**Exercise data:**
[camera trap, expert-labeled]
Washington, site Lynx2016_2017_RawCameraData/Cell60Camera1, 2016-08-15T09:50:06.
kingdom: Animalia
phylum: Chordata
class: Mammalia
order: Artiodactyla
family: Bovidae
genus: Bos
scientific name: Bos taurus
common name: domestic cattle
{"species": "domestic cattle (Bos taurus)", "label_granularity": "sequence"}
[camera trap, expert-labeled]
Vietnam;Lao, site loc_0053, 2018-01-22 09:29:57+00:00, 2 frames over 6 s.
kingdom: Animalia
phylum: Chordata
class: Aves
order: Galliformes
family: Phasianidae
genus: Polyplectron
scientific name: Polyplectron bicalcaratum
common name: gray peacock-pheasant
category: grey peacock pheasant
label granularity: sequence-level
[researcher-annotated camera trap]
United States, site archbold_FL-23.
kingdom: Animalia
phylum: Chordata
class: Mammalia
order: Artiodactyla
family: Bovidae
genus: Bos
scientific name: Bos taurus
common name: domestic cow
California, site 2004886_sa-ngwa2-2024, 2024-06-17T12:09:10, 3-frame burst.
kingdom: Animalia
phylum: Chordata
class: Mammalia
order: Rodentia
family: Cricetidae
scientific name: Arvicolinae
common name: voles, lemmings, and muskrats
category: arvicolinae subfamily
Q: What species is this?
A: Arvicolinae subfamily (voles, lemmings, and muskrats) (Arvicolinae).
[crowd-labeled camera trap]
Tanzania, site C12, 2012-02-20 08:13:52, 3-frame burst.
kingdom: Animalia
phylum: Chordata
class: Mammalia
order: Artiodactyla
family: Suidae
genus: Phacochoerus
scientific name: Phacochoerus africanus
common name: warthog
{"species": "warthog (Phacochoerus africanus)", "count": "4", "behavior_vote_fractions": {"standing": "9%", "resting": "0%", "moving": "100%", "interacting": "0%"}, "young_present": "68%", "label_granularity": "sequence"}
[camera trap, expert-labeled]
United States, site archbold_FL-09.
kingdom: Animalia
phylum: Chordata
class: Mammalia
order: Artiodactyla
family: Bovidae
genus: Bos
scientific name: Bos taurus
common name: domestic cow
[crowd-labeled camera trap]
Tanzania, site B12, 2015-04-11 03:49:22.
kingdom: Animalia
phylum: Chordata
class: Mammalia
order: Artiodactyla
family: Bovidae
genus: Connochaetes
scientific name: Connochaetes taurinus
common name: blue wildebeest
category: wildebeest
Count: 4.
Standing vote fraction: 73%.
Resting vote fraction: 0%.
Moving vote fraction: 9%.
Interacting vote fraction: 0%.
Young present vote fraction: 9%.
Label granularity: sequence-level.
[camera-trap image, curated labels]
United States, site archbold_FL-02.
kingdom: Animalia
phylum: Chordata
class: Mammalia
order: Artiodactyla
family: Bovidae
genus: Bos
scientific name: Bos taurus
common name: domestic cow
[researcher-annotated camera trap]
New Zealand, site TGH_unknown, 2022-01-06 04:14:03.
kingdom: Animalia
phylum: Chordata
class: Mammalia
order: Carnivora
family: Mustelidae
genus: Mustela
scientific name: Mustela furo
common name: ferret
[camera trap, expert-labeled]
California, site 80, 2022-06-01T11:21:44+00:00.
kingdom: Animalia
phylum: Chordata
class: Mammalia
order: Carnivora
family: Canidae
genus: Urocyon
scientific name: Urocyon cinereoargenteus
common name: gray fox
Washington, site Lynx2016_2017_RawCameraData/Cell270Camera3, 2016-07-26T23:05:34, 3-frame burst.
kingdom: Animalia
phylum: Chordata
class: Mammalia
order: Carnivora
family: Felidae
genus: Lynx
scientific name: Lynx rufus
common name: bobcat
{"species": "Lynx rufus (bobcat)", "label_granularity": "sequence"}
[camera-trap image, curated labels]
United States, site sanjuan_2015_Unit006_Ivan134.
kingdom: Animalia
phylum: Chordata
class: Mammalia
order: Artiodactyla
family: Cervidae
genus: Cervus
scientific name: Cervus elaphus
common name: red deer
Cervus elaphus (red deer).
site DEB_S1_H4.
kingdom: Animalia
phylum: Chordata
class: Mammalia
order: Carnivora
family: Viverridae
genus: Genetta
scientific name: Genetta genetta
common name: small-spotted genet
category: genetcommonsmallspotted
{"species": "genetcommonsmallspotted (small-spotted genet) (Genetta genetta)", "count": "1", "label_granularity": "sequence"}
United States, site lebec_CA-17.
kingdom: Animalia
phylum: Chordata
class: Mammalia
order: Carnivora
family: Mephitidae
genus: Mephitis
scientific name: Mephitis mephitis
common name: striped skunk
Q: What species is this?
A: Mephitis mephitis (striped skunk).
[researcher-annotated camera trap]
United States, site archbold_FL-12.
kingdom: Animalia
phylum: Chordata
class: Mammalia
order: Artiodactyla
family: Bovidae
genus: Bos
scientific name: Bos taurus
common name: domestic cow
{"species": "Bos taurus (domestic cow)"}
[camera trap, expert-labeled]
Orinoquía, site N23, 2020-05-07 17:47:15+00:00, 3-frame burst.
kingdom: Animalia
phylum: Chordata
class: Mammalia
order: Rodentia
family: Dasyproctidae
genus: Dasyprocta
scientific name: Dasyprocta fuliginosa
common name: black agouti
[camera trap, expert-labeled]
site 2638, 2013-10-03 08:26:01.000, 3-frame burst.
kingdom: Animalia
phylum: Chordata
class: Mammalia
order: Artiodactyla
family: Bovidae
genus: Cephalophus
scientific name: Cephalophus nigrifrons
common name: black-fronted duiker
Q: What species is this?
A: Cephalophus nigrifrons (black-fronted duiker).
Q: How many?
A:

**About this task:** From the entries above, copy each line holding "Phacochoerus".

**Result:**
genus: Phacochoerus
scientific name: Phacochoerus africanus
{"species": "warthog (Phacochoerus africanus)", "count": "4", "behavior_vote_fractions": {"standing": "9%", "resting": "0%", "moving": "100%", "interacting": "0%"}, "young_present": "68%", "label_granularity": "sequence"}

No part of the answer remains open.